O filme começa com o dono do bar, o Claudio Santista. Há aqui uma curiosa semelhança com o dono do bar que serve de sede para a Cooperifa; o Zé Batidão também é torcedor do Santos Futebol Clube. Não me parece um acaso. No Santos, joga-se o futebol arte. Seus torcedores são habituados a apreciar poesia, ao ver seu time do coração em campo. Michel logo conta que, na primeira edição do Sarau, foi lançado seu livro Desencontro, uma coletânea de contos onde o jovem autor já demonstra talento para a ficção. Tenho o livro em meu acervo, outra raridade “safra 2007”.

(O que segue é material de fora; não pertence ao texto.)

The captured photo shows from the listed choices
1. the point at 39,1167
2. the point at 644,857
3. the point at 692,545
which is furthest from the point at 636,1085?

O Sarau de Pirituba é muito musical e nordestino. Há sempre uma canção de saudação com muita percussão. O refrão diz: “Tambor, vai buscar quem mora longe…” Logo vêm os cordelistas, Zé Correia e João do Nascimento. A uma beleza de seus versos merece transcrição, para deleite do leitor:
“(…) e consagrado sou eu
na terra vivo criando
eu tenho filhos sem ter mãe
eu tenho filhos do além
hoje mesmo eu dei a luz
para a alma de ninguém”.
Ao lado dos nordestinos, há a ala dos afrodescendentes, que dá uma pegada mais soul ao sarau. O vínculo à tradição afrobrasileira e suas lutas fica acentuado com o registro de uma homenagem. O vídeo registra como o Elo da Corrente e o Sarau da Brasa (da vizinha Brasilândia) celebraram Carlos Assunção, poeta negro que estava esquecido em Franca, interior de São Paulo. Contemporâneo de Solano Trindade, membro da Frente Negra Brasileira, Assunção esteve em ambos os saraus para lançar, em 2010, uma coletânea de seus poemas. Um grande feito.
O vídeo aborda as várias iniciativas do Elo da Corrente, como o evento Abolindo a Escravidão no Brasil. Realizado sempre na semana do 13 de Maio, questiona o ato formal assinado pela Princesa Isabel em 1888. Outro projeto importante envolve as crianças. Chama-se Festa dos Ibejês. Realizada desde 2009, esta iniciativa tem caráter educativo e promove o gosto pela leitura e outras artes junto aos pequenos da comunidade. É o Elo da Corrente formando as próximas gerações.
Periferia Palavra Viva conta também com a participação soteropolitana do poeta e professor de literatura Nelson Maca. Gravado em Salvador, em pleno Pelourinho, este depoimento é primoroso. Nele, Maca, um habituê dos saraus periféricos paulistanos quando passa pela cidade, discorre sobre Fela Kuti, músico nigeriano, morto na década de 1980, criador do hoje badalado Afrobeat. Maca organiza o Felas Day no Brasil e enaltece o escritor Carlos Moore, autor da biografia de Fela Kuti, Uma Vida Puta, recentemente lançada no Brasil.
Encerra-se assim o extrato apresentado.